Here, then, was the real Donald, fresh off his self-declared unshackling from the rest of the GOP. No longer will the nominee content himself with pursuing petty mysteries such as President Obama’s birth certificate or Alicia Machado’s alleged sex tape.

Now he’s after the Compleat Conspiracy, the one that explains it all: the rigged election, migrant Mexican rapists, the lying New York Times, thieving hedge funds, Obama-created ISIS, political correctness, women insufficiently attractive to grope, Chinese manufacturers, the Clinton Foundation. If it isn’t voting for Donald Trump and has recently crossed an international border, it’s a problem.

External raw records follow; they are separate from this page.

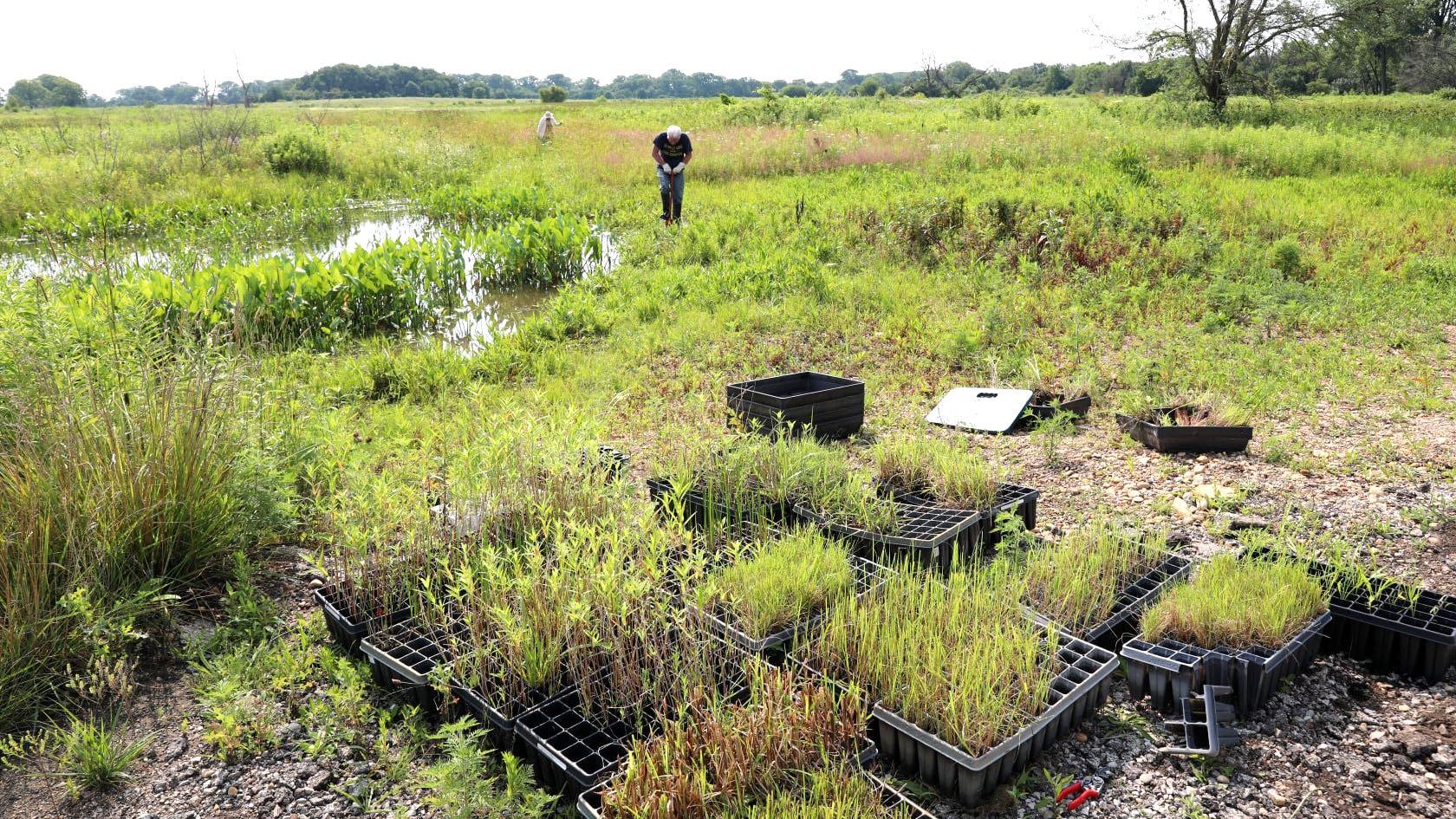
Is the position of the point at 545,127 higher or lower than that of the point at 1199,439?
higher

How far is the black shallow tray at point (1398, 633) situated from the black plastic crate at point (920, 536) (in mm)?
1268

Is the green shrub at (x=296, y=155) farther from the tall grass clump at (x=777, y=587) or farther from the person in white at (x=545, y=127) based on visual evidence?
the tall grass clump at (x=777, y=587)

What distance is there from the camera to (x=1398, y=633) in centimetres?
307

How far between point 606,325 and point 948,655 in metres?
6.23

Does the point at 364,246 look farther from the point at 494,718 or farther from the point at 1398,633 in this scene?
the point at 1398,633

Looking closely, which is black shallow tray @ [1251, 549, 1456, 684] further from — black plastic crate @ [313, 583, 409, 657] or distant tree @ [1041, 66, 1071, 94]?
distant tree @ [1041, 66, 1071, 94]

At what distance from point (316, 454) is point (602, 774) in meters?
2.82

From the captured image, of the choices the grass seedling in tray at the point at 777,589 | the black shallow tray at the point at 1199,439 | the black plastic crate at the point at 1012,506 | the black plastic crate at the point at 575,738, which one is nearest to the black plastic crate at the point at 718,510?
the grass seedling in tray at the point at 777,589

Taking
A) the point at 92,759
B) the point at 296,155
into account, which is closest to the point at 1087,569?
the point at 92,759

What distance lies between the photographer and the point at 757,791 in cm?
241

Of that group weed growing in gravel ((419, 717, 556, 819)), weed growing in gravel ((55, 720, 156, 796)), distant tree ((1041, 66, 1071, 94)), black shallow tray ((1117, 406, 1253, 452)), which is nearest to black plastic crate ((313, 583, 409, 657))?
weed growing in gravel ((55, 720, 156, 796))

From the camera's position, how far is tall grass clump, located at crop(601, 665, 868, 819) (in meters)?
2.25

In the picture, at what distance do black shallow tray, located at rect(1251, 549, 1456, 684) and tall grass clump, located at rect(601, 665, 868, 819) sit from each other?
6.31 ft

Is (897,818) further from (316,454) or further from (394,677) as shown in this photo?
(316,454)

It did not escape notice that Mr. Trump’s remarks smacked of darker antipathies. A reporter for the New York Times suggested that the speech “echoed anti-Semitic themes.” The Daily Stormer, which bills itself as the premier publication of the alt-right, was less delicate, praising the speech for exposing the mass media as “the lying Jewish mouthpiece of international finance and plutocracy.”

But one needn’t accuse Mr. Trump of personal animus toward Jews (there’s no evidence of it) to point out that his candidacy is manna to every Jew-hater. Anti-Semitism isn’t just an ethnic or religious prejudice. It’s a way of thinking. If you incline to believe that the world is controlled by nefarious unseen forces, you might alight on any number of suspects: Freemasons, central bankers, the British foreign office. Somehow, the ultimate culprits usually wind up being Jews.

That’s why it’s utterly unwise for politically conservative Jews to make common cause with Mr. Trump, on the theory that he’d be a tougher customer in the Middle East than Mrs. Clinton. Leave aside the fact that Mrs. Clinton called privately for bombing Iran’s nuclear facilities in one of her leaked Goldman Sachs speeches, while Mr. Trump has found public occasion to praise both Saddam Hussein and Bashar Assad.

More dangerous is that a Trump administration would give respectability and power to the gutter voices of American politics. Pat Buchanan would be its intellectual godfather, Ann Coulter and Ms. Ingraham its high priestesses, Breitbart and the rest of the alt-right web its public trumpets. American Jews shouldn’t have to re-live the 1930s in order to figure out that the “globalist cabal” might mean them.

Nor should Jews ignore the rekindling of right-wing anti-Semitism simply because its next-of-kin—left-wing anti-Zionism—remains so potent on college campuses and in progressive political circles. The GOP’s conversion to being a powerfully pro-Israel and philo-Semitic party is a relatively recent development. No law dictates that it is destined to be a lasting one.

***

The title for this column is taken from the 2004 Philip Roth novel that imagines what might have been for America if Lindbergh had defeated Franklin Roosevelt for the presidency in 1940, signed neutrality pacts with Germany and Japan and initiated a re-education campaign for recalcitrant American Jews. …

Life imitates art, and vice versa. This time the plot against America is a work of non-fiction, its outcome is still undetermined, and its perpetrators are the very people alleging the conspiracy.

It’s a good thing Bret Stephens isn’t attracted to paranoid, hate-filled conspiracy theory thinking, unlike that hateful Donald Trump.